Un compañero de Sergio me recordaba la conversación de un grupo de amigos en una terraza este pasado verano.
-Criticaban con vehemencia la política del gobierno con los refugiados, cuando me acerqué a pedirles una limosna. La mayoría siguió hablando sin ni siquiera mirarme aunque fuera por pura educación, no digo ya por compasión. Si no son capaces de darme ni una moneda de 10 céntimos, ni de ayudarme a tener dónde dormir o a llevarme a la boca algo de comer, ¿qué pretenden con los refugiados? Yo no tengo nada en su contra, pero no dejo de preguntarme ¿qué ven en ellos que no vean en nosotros? ¿Acaso las calamidades que nos han expulsado a la calle no son dignas de tener en cuenta? Deberían vivir en carne propia lo que es sentir que nadie te mire, que todos te esquiven, que traten de desentenderse de ti como si fueras un apestado ¿Puede haber algo peor? Quizá la muerte, y recalco lo de quizás.
¿Qué podemos hacer? ¡Por favor, ayúdanos a salir de esta situación! ¡No nos olvides! – me pidió con los labios e imploró con la mirada.
-No lo haré –respondí en primera persona del singular; quiero pensar, quiero ensoñar, que en realidad lo hice en primera persona, sí, pero del plural. Si esto no nos concierne a todos, ¿qué otra cosa podría hacerlo?
Han tratado de convencernos –y en gran parte lo han conseguido- que la caridad cristiana era hipócrita y debía ser sustituida por la solidaridad. No quiero profundizar hoy sobre los sofismas que suelen respaldar tal afirmación. Sólo diré que a nuestros “sergios” los hemos instalado mentalmente en tierra de nadie. De tanto creernos el buen funcionamiento de esa supuesta solidaridad hemos arrancado el espíritu caritativo natural de las personas. Hoy, los “sergios” de Ciudad Real carecen de lo uno y lo otro, están absolutamente abandonados a su suerte. Y no hará falta insistir que de continuar por este camino los estaremos condenando al cadalso de la calle. Porque en su caso, la calle es su garrote vil. Y si aceptamos su destino con los brazos cruzados seremos cómplices, cuando no inductores, de una palabra que prefiero no mencionar, pues tengo esperanza de que nuestra cualidad humana nos hará reaccionar a tiempo.
Debemos acabar con la mendicidad en Ciudad Real. No es una cuestión práctica ni estética. Tenemos que hacerlo porque sí. Es una de esas cosas que no necesitan discusión, por eso se las llama imperativos categóricos. Claro que a los sofistas modernos les encantaría argumentar y contra argumentar para convertir nuestra alma en un torbellino de confusión con el fin de paralizarnos.

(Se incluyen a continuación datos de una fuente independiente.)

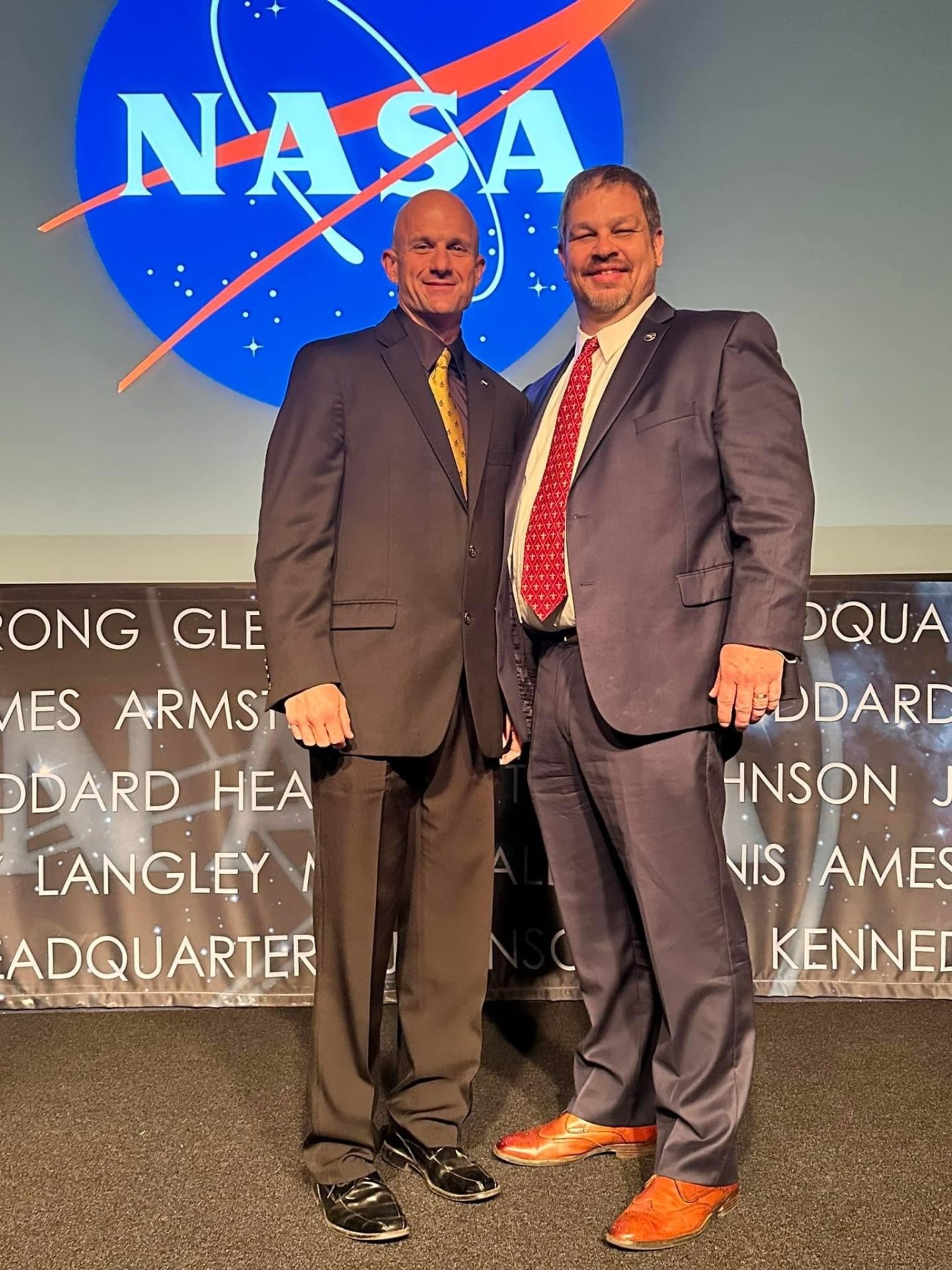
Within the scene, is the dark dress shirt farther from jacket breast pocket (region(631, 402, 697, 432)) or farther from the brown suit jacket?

Es su arma favorita de ingeniería social. No se lo podemos permitir.
Sigo sentado frente a él. Le noto inquieto mirando al reloj.
-No hay prisa, disfruta un poco de este momento – le dije inocentemente.
-No puedo perder tiempo, tengo que volver a trabajar a ver si saco algo para la cena -. Y nos fuimos. Sergio aceleró enseguida el paso. Se notaba que tenía prisa por evitar que la noche del invierno lo cogiera por sorpresa.
Tenemos que actuar. No podemos permitir que seres humanos como nosotros sean tratados peor que las mascotas de nuestras casas y con menos amor que los peluches de los niños.
En el artículo del próximo lunes hablaré de ello. De cómo pasar a la acción y tratar de dar luz a la nube negra que hemos creado entre todos al consentir y “normalizar” la existencia de los “sergios” de nuestra ciudad.